Let me preface this with, let's please not argue about for or against the bill.

It's here and now we all get to deal with it.

Search google for "Major rail expansion on track with stimulus plan"

I can't post links, so this is the way you get it.


----------



## loki_racer (Feb 17, 2009)

I'm no railroad construction expert, but it's my understanding (having traveled on numerous high speed trains in European countries) that high speed trains require different types of rails (materials, routes must be straighter, etc.)

This would indicate to me that much more railroad will be laid in the US in the upcoming years.


----------



## stove (Feb 17, 2009)

I'm with wider...WTF? How can you ask people not to discuss something in a discussion forum?


----------



## loki_racer (Feb 18, 2009)

I wasn't saying we couldn't discuss the article, I was saying I'd rather this thread stay clear of arguing about the merits or diismerits of the stimulus plan.

I misread wider's comments and thought he was questioning why I would post this article here. I understand now that wider was asking why I thought we shouldn't argue about the overall bill.


----------



## loki_racer (Feb 18, 2009)

I apologize if I came off wrong. I wasn't trying to be a jerk.

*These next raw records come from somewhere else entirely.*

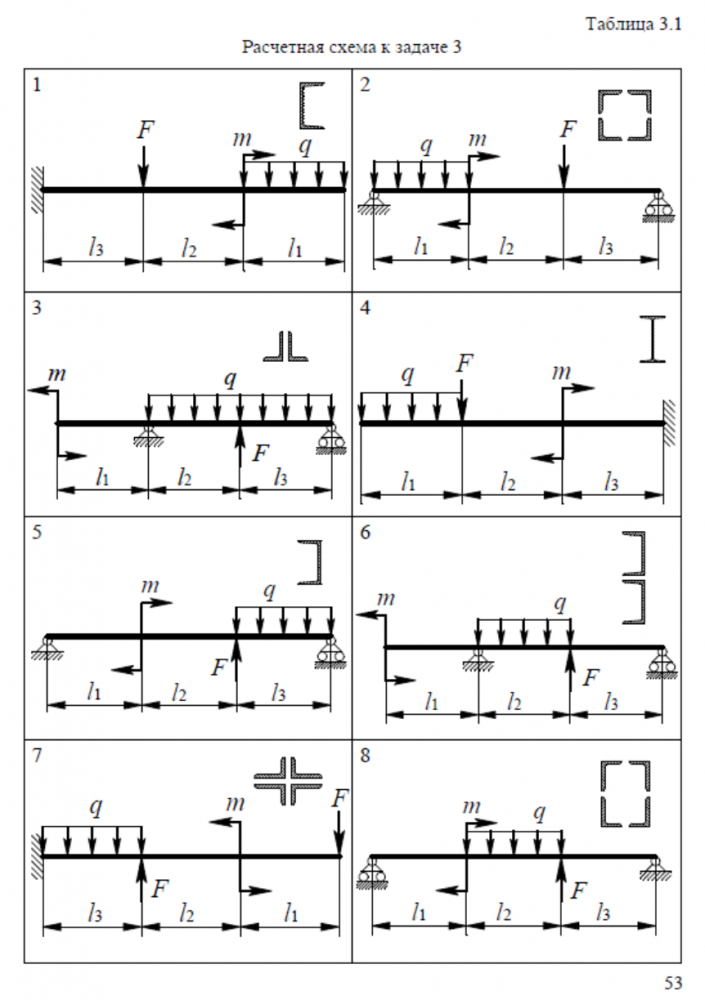 Таблица 3.1

Расчетная схема к задаче 3

1

$F$ $m$ $q$

$l_3$ $l_2$ $l_1$

2

$q$ $m$ $F$

$l_1$ $l_2$ $l_3$

3

$m$ $q$ $F$

$l_1$ $l_2$ $l_3$

4

$q$ $F$ $m$

$l_1$ $l_2$ $l_3$

5

$m$ $q$ $F$

$l_1$ $l_2$ $l_3$

6

$m$ $q$ $F$

$l_1$ $l_2$ $l_3$

7

$q$ $m$ $F$ $F$

$l_3$ $l_2$ $l_1$

8

$m$ $q$ $F$

$l_1$ $l_2$ $l_3$

53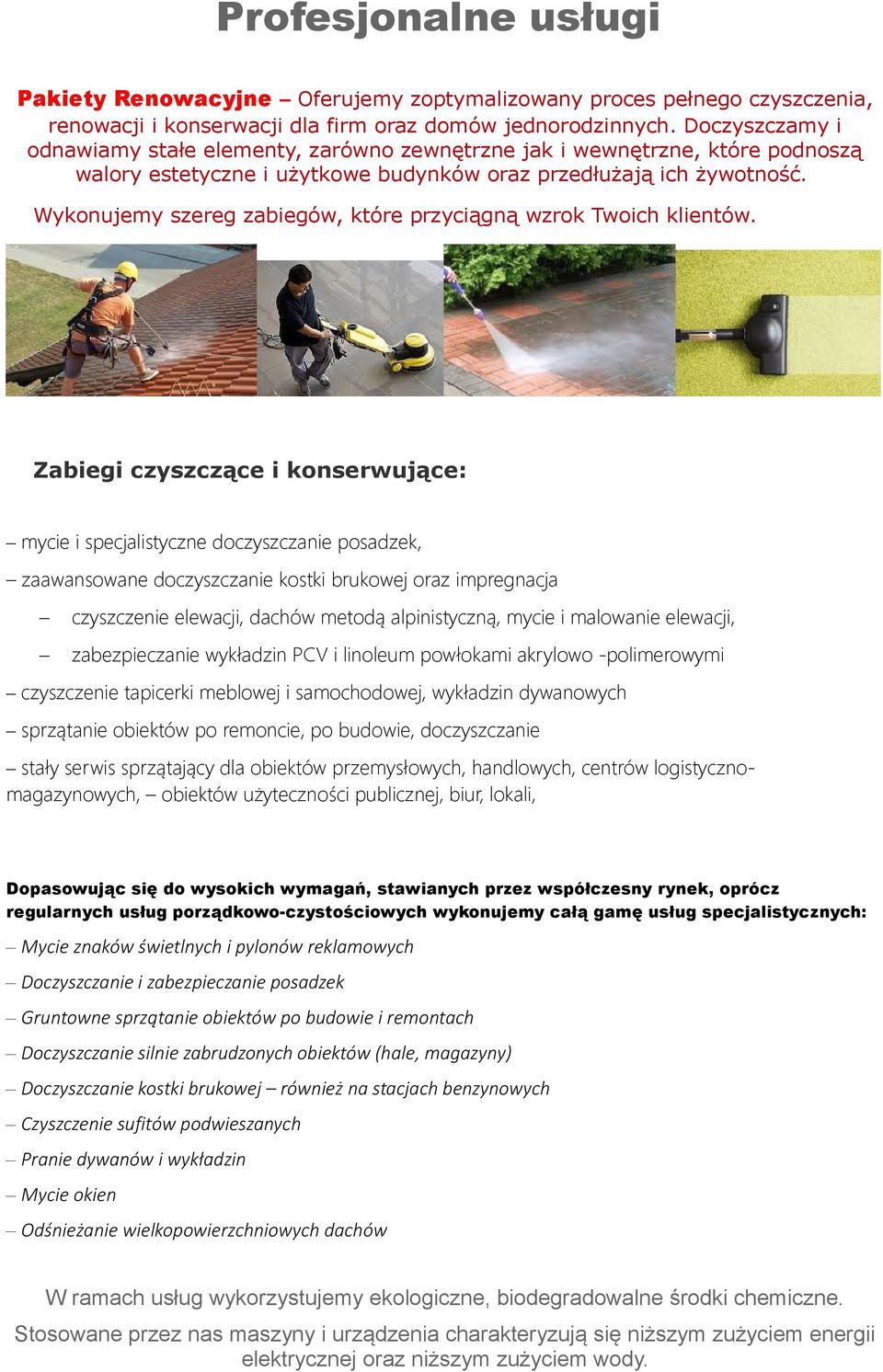 Profesjonalne usługi

Pakiety Renowacyjne – Oferujemy zoptymalizowany proces pełnego czyszczenia, renowacji i konserwacji dla firm oraz domów jednorodzinnych. Doczyszczamy i odnawiamy stałe elementy, zarówno zewnętrzne jak i wewnętrzne, które podnoszą walory estetyczne i użytkowe budynków oraz przedłużają ich żywotność.

Wykonujemy szereg zabiegów, które przyciągną wzrok Twoich klientów.

Zabiegi czyszczące i konserwujące:

– mycie i specjalistyczne doczyszczanie posadzek,

– zaawansowane doczyszczanie kostki brukowej oraz impregnacja

– czyszczenie elewacji, dachów metodą alpinistyczną, mycie i malowanie elewacji,

– zabezpieczanie wykładzin PCV i linoleum powłokami akrylowo -polimerowymi

– czyszczenie tapicerki meblowej i samochodowej, wykładzin dywanowych

– sprzątanie obiektów po remoncie, po budowie, doczyszczanie

– stały serwis sprzątający dla obiektów przemysłowych, handlowych, centrów logistyczno-magazynowych, – obiektów użyteczności publicznej, biur, lokali,

Dopasowując się do wysokich wymagań, stawianych przez współczesny rynek, oprócz regularnych usług porządkowo-czystościowych wykonujemy całą gamę usług specjalistycznych:

– Mycie znaków świetlnych i pylonów reklamowych

– Doczyszczanie i zabezpieczanie posadzek

– Gruntowne sprzątanie obiektów po budowie i remontach

– Doczyszczanie silnie zabrudzonych obiektów (hale, magazyny)

– Doczyszczanie kostki brukowej – również na stacjach benzynowych

– Czyszczenie sufitów podwieszanych

– Pranie dywanów i wykładzin

– Mycie okien

– Odśnieżanie wielkopowierzchniowych dachów

W ramach usług wykorzystujemy ekologiczne, biodegradowalne środki chemiczne.

Stosowane przez nas maszyny i urządzenia charakteryzują się niższym zużyciem energii elektrycznej oraz niższym zużyciem wody.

Just wanted to see what people had to say about this story.


----------



## Ravie (Feb 18, 2009)

ugh. i find fast quiet trains a large hazard to not only people but animals. i dont like it.


----------



## Angela (Feb 18, 2009)

Widerstand said:


> \
> 
> If there is any mass rail project taking place I don't think it should be high speed rail at all. This country (mostly the west) needs is more light rail transit for large city's, and more intercity commuter rail to get those people off the highways and freeways that drive 15+ miles a day to get to work.
> 
> Or hell maybe they could take that money FINALLY fix Amtrak and make it a profitable business model and not put people in charge of it that have zero railroad experience.



Well said. This country definitely needs to invest alot more in public rail transit to get people off the highways and improve both environmental quality and quality of life. The west coast is definitely lagging far behind in this.


----------